Teens Turn to Parents for Support

IN a world shaken by the Oklahoma City bombing and corrupted institutions, teenagers are increasingly turning to their parents for guidance and support.

"Parents apparently have emerged as a safe haven as other institutions have fallen in importance," said Paul Krouse, publisher and founder Who's Who Among American High School Students, one of two groups that released surveys on teens this week.

A separate study found the thing students need most from their families and teachers is time. "It's the one thing they need most, and it's the one thing adults are most hard-pressed to give," said J. Walker Smith, whose group, Yankelovich Partners, polled 140 top scholarship winners.

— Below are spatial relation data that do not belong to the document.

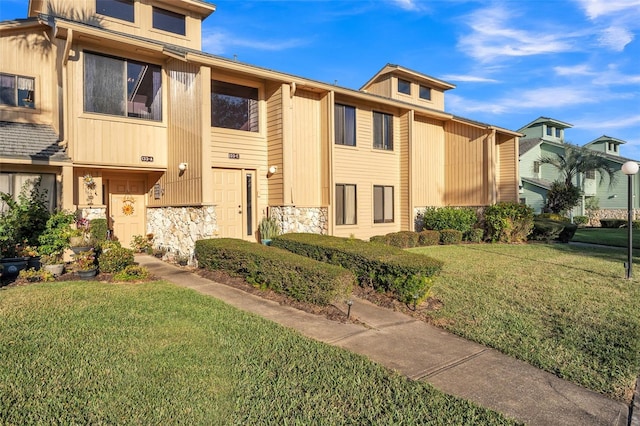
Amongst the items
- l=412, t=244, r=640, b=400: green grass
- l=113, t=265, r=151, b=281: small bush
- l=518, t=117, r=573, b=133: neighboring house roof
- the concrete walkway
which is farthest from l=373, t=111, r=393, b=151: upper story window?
l=518, t=117, r=573, b=133: neighboring house roof

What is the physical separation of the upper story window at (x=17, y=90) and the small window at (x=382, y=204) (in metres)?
11.5

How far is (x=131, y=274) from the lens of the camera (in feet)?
26.1

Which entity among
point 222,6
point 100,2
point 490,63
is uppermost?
point 222,6

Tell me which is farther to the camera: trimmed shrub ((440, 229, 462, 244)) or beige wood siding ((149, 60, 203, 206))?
trimmed shrub ((440, 229, 462, 244))

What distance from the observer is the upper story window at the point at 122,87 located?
396 inches

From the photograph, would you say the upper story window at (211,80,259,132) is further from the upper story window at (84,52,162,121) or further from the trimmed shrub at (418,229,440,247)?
the trimmed shrub at (418,229,440,247)

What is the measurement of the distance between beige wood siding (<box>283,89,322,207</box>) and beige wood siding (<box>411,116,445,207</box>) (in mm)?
4744

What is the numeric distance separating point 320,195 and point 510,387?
9.84 meters

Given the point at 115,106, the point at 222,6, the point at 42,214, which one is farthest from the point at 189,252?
the point at 222,6

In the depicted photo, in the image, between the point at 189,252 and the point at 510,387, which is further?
the point at 189,252

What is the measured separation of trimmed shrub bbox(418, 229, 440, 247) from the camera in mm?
14305

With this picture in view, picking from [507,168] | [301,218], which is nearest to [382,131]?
[301,218]

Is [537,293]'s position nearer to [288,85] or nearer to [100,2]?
[288,85]

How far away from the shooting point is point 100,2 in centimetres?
1217
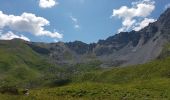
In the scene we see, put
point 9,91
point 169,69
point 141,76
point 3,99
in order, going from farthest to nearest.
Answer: point 141,76 → point 169,69 → point 9,91 → point 3,99

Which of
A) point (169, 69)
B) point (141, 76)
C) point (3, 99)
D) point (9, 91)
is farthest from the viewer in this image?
point (141, 76)

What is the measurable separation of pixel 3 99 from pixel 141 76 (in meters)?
176

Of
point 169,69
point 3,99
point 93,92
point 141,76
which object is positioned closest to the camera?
point 3,99

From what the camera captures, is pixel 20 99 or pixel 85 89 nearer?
pixel 20 99

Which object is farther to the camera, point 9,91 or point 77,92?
point 77,92

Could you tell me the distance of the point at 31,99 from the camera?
18.6 metres

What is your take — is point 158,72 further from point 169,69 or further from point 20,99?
point 20,99

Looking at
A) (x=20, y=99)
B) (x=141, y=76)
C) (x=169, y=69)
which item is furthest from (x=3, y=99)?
(x=141, y=76)

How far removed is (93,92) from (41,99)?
24297 mm

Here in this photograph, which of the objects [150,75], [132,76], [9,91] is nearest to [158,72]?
[150,75]

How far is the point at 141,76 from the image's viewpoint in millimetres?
190500

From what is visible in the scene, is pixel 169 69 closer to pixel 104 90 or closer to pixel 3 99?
pixel 104 90

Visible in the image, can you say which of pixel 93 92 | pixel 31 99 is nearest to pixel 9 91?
pixel 31 99

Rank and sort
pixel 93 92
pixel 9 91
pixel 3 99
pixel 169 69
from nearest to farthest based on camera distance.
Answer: pixel 3 99 → pixel 9 91 → pixel 93 92 → pixel 169 69
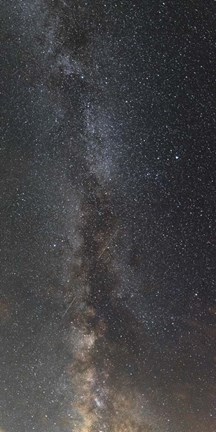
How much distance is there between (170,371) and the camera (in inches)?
284

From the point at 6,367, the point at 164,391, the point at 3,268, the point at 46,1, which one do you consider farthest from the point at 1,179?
the point at 164,391

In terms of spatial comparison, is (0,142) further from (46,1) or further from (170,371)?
(170,371)

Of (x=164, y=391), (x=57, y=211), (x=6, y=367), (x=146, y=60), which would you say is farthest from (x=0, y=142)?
(x=164, y=391)

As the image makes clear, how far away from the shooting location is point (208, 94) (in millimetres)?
4867

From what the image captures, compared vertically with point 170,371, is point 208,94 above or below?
above

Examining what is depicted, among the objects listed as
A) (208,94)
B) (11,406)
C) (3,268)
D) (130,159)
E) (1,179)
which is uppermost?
(208,94)

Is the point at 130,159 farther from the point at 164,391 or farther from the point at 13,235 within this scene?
the point at 164,391

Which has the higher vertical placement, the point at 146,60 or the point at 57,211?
the point at 146,60

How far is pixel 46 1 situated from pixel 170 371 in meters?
5.54

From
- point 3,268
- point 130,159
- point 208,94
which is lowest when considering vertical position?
point 3,268

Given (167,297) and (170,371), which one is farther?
(170,371)

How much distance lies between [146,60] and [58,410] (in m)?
6.22

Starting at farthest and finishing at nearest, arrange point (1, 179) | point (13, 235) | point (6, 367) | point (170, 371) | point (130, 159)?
point (6, 367) < point (170, 371) < point (13, 235) < point (1, 179) < point (130, 159)

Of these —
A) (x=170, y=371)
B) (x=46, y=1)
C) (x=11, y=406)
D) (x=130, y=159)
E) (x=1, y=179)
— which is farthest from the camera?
(x=11, y=406)
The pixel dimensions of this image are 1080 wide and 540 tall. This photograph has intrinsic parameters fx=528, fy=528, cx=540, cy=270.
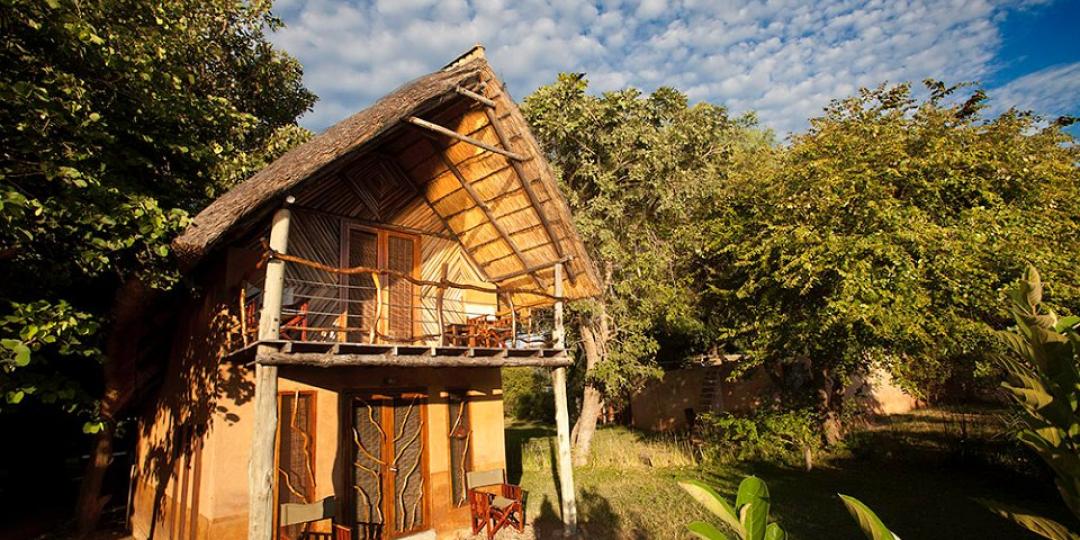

In the Who's Who poll, which surveyed 3,200 top high school students, the vast majority - about 8 in 10 - said they look to their parents for security and guidance. That figure has remained just about constant for 25 years.

But the poll does indicate a steep decline in faith in traditional institutions. For example, while 31 percent expressed confidence in the US president in 1971, only 11 percent do today.

Concern about violence is up too: 12 percent of Who's Who teens said the felt unsafe at school, compared with 7 percent in 1983.

Despite the concern, most of those polled by Yankelovich showed optimism about the future, saying they believe in the American Dream, feel they will be better off than their parents, and think the United States will remain a world power. But they worry about poverty and prejudice, and fear the rising cost of college may keep poor, talented students out.

Also, 60 percent of the Who's Who students feel there is too much violence on TV - a percentage that has stayed roughly the same since the early 1970s.

BUT student behavior has changed since the 1970s. Twenty-one percent said they had driven drunk, up from to 7 percent 13 years ago. There has been no increase in sexual activity, however. Only 1 in 4 teens said they are sexually active.

Also, marijuana use has fallen dramatically among the surveyed Who's Who students since the early 1970s. Cigarette smoking has also fallen.

Neither survey was a scientific sampling of high-achieving teenagers. Who's Who picked a representative sample of 8,000 students from among the 720,000 students it profiled. Of those 8,000 however, only about 3,200 students mailed back survey questionnaires.